DE: I think we need to think differently about the problem. There are many things that security and infrastructure teams are doing to improve security posture. There are some baseline controls that if not already deployed, should be. Strong authentication and proper security controls for internet-facing systems, and endpoint security visibility are the key ones that come to mind.
However, when you experience a significant change like we have with pandemic-driven work from home, it really requires stepping back and getting a new perspective on your approach. Poor security hygiene on a family member’s device could create lateral movement risk to a corporate device. That security control that prevented non-corporate approved printers needs to be turned off because the corporate ones are no longer available.
Intellectual property is now in the employee’s home office. I’d argue that all of those risks have been present for years, but they’ve grown in prevalence. In general, I think zero trust principles are one of the best paths forward from a technology perspective.
Another element that we need to look at is the mental health and engagement of our teams. It’s short-sighted to think that this doesn’t impact our cybersecurity posture. If people are exhausted from not figuring out work-life separation, are depressed, or feel disconnected from work, what will that cause? They may not realize the phishing attempt isn’t a real request. They may not report a security incident. They may decide to find employment elsewhere in search of an environment that feels more inclusive or supportive.
Organizations are ramping up security monitoring to try to know what is happening on endpoint devices. While it may be right to add more monitoring given the change in risk posture, a “Big Brother” emotion without the appropriate employee support infrastructure to accompany it, isn’t well-positioned to achieve the planned risk reduction outcomes. It’s a unique opportunity for security to advocate for the employee experience.

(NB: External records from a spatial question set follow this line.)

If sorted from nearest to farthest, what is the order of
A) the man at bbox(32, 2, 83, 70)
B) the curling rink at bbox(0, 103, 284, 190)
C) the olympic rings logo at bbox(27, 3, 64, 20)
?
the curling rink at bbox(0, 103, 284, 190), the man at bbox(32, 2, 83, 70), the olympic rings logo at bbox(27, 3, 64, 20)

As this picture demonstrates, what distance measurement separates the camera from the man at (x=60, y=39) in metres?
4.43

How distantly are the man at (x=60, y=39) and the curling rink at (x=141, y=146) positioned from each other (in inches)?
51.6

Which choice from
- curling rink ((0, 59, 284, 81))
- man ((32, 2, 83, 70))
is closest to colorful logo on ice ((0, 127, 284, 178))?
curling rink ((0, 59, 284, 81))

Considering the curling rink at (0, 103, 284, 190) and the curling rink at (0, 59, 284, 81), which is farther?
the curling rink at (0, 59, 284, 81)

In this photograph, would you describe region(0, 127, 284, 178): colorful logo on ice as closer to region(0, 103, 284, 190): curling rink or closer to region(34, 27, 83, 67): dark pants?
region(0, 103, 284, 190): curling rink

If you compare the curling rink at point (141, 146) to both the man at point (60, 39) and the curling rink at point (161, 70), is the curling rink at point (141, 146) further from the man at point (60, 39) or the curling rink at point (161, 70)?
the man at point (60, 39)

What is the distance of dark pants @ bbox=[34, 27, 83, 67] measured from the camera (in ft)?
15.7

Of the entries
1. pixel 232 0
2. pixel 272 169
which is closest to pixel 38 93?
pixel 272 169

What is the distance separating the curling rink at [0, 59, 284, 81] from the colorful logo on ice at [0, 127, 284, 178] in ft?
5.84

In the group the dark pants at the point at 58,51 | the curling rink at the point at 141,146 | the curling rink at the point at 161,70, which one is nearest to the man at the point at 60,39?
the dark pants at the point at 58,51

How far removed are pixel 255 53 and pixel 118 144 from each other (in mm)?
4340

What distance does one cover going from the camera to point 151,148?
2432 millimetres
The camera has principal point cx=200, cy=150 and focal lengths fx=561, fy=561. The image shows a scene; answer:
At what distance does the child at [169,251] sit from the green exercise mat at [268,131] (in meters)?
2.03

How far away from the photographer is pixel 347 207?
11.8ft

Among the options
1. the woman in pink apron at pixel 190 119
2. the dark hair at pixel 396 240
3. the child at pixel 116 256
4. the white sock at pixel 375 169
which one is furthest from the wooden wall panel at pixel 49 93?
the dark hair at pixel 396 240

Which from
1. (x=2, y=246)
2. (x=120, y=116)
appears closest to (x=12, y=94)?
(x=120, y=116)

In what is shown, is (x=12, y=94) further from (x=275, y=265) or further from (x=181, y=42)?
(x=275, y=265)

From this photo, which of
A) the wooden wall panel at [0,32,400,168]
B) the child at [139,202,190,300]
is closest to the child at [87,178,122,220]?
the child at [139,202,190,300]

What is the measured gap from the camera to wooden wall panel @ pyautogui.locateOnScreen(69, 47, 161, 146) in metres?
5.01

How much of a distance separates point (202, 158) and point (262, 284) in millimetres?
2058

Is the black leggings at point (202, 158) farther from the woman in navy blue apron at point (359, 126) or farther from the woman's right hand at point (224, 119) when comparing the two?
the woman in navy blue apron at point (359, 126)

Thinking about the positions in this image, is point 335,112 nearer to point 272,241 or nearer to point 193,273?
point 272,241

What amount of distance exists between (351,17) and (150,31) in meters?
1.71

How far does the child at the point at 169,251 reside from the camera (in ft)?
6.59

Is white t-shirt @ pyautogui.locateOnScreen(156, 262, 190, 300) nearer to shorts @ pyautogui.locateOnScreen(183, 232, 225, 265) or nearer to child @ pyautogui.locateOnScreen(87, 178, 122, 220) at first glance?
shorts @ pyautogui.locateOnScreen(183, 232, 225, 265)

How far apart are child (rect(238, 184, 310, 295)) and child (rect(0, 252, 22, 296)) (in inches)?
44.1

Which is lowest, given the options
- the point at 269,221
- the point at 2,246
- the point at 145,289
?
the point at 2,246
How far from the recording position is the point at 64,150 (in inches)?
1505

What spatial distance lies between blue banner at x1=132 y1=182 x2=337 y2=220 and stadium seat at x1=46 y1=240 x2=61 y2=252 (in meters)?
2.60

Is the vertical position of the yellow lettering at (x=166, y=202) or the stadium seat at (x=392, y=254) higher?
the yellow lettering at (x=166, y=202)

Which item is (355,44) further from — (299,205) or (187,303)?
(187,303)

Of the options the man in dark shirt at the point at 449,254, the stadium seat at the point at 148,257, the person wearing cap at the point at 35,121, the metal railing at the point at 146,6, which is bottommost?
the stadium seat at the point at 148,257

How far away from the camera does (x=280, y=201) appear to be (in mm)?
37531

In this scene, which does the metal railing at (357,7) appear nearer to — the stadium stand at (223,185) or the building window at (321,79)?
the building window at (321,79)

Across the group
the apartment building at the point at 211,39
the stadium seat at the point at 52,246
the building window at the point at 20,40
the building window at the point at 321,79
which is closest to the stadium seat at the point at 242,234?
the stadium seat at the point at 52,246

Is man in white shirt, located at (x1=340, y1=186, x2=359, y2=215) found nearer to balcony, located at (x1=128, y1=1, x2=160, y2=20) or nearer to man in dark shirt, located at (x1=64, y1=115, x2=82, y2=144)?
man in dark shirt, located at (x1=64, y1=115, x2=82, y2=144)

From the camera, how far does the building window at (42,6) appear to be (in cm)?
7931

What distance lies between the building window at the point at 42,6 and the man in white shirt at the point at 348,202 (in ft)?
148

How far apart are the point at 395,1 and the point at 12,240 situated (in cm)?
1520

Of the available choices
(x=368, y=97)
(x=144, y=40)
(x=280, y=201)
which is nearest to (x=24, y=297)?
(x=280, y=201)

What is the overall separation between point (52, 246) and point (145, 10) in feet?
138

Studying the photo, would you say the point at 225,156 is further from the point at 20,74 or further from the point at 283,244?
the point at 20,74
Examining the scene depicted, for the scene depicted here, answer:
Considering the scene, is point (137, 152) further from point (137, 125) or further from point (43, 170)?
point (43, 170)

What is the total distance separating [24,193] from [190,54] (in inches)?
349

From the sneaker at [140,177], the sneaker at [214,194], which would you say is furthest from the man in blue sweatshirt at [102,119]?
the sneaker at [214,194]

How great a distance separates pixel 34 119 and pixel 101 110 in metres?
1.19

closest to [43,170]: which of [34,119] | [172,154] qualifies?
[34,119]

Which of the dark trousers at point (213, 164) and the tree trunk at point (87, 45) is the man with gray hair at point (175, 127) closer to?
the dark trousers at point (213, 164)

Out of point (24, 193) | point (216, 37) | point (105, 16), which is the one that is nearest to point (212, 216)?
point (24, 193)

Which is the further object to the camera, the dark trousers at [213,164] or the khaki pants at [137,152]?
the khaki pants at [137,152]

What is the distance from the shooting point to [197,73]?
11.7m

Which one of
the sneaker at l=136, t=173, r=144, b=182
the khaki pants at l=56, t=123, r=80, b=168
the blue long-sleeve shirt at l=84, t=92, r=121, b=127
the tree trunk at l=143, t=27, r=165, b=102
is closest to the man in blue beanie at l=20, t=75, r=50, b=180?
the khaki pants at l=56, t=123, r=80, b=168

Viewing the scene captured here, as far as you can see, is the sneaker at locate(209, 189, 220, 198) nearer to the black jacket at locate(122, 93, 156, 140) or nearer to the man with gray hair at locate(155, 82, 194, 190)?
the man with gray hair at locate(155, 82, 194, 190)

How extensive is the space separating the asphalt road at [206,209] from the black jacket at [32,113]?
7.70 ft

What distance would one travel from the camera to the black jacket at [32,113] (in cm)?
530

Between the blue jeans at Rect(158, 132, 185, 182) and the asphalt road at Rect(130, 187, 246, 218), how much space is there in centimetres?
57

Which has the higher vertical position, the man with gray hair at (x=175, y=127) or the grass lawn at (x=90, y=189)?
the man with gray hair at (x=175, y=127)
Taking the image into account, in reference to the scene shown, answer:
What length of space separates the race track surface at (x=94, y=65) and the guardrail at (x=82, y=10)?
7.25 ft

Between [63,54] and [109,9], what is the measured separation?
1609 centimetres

M7: What is your advice to our readers to prevent and be aware of fraud and eCrime?
DE: As more of our interactions become digital, it presents new opportunities for financially motivated malicious actors to take advantage of and conduct fraudulent activity. It is important to understand these trends as you use technology, as you engage with customers and partners, and as you deploy and manage technology platforms of your own.
As I mentioned before, the continual innovation by adversaries is amazing. While unsophisticated actors engage with methods that are easy to detect with the old adage, “If it sounds too good to be true, it probably is”, investment in more sophisticated attacks is prevalent. We have seen audio deep fakes, account farming, synthetic identity fraud, as well as the sale of fraud-enablement tools in the underground.
When launching a technology platform, security teams will often generate “abuse cases”, which is like a “use case” but from the perspective of how an adversary could misuse the platform. Abuse cases need to evolve from being focused on the confidentiality, availability, and integrity of the system to also cover fraud and abuse cases. I’ve found it helpful to define fraud as actions that create losses for your organization and abuse as actions that use your platform to cause losses to others and to ensure your abuse cases cover both.
Examples of fraud would be activities like unpaid premium accounts or creating gift cards illegally. Examples of abuse would include using your platform to run scams or fake product reviews impacting what products a consumer purchases. Beyond developing to prevent those cases, it is also important to monitor for activity outside of norms, have the ability to determine if it is malicious and if so, respond. We continually are evolving our monitoring and response capabilities at Nisos as adversaries innovate.